Now, I don’t know if everyone’s shifts are like that, but that’s what the COs shifts are. So at four o’clock you have all these COs coming out and going off duty, and you might get a few to watch.

Mr. Chakravorty: Yeah.

Mr. Raniere: And they might come to understand it better, and, you know, it’s for them too. We’re all in this together.

Mr. Chakravorty: Yeah, definitely. I mean, some of them have been pretty nice to us. Like they, one of the guys moved his car so that we would have more space to dance. And we tried to give some of them donuts and coffee yesterday. They were very grateful but they refused because they technically can’t accept anything like that.

Mr. Raniere: Right.

Mr. Chakravorty: But they seem very appreciative. So we feel that.

Mr. Raniere: Right,. Well, when they go off duty, it depends on, I don’t know their guidelines or ethics with respect to accepting. I could certainly understand not accepting anything when you’re on guard, because, one, you don’t know what’s in it. You know what I mean? And it could be something very bad like that. But once they’re off guard and off property, so to speak, maybe they could. And it is harmless stuff, you know? 

Mr. Chakravorty: Yeah.

The BOP’s Counter Terrorism Unit (CTU) however did not conclude to to be harmless. In a report, officials wrote:

Raniere’s manipulative behavior continues to manifest from behind the prison through the help of Suneel Chakravorty. Rainere’s actions would place the safety and security of staff and the public at risk.

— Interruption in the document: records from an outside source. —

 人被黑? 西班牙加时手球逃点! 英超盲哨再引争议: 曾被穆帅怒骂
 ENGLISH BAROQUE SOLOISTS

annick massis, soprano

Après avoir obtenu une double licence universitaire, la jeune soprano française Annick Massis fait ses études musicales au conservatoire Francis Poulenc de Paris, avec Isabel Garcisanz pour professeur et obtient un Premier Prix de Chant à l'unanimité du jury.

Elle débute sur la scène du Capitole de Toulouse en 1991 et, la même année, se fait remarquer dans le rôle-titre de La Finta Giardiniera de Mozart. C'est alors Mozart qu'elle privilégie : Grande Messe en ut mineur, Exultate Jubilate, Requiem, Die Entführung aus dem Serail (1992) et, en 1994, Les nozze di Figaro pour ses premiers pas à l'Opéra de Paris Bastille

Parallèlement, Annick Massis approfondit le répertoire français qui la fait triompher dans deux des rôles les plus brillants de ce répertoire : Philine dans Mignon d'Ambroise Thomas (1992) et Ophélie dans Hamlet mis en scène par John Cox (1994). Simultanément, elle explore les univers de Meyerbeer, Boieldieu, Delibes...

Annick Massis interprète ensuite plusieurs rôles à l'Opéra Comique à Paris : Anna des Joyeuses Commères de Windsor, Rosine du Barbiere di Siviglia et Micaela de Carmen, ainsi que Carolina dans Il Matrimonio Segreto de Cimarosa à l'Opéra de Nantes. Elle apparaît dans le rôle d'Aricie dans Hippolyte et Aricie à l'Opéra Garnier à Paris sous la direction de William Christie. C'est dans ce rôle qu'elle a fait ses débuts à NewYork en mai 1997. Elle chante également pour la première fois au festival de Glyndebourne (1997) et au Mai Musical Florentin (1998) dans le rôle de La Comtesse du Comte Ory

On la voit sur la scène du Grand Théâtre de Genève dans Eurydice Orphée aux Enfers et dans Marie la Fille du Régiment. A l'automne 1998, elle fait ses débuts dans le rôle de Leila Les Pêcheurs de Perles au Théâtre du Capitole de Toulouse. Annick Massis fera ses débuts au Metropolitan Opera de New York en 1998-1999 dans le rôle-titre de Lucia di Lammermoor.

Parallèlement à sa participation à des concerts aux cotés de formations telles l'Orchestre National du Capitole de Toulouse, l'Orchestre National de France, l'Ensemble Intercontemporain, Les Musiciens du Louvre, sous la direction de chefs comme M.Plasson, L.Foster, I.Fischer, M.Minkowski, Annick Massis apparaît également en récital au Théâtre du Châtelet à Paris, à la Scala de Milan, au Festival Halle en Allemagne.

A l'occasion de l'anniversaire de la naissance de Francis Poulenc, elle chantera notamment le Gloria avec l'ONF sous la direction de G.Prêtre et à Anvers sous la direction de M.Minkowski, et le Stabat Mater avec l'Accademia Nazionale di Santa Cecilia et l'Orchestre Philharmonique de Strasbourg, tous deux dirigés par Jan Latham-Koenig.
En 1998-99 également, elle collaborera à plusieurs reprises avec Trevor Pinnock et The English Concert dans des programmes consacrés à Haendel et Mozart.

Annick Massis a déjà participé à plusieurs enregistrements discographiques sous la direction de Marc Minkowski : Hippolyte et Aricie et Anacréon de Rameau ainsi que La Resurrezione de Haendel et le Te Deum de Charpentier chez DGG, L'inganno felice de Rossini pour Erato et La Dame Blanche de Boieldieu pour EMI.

It may have been naive to dance for prisoners and offer donuts to guards and other staff members, to think this would be interpreted in the spirit it was meant. Yet even in our sincere gesture of goodwill and intent to make the world a trifle less harsh, we learned something.

Keith Raniere looks down on the dancers from his cell.

Danielle Roberts does a flip for the adults in custody at MDC. Meanwhile, prison officials flipped out over their dancing.

The adults in custody enjoyed the dancers and often banged on the walls to express appreciation.  

And for the adults in custody there, most of whom were pretrial detainees, who faced an uncertain future, perhaps during the long months of COVID, we provided a bit of hope that when they did return to the world outside the bars of prison that there were those who would consider them as brothers and fellow sojourners in the coequal journey we must all travel, the saint and the sinner, the prisoner, and the guard, the judge and the prosecutor, and the jury and all of us, as Mr. Raniere said, “we’re all in it together.”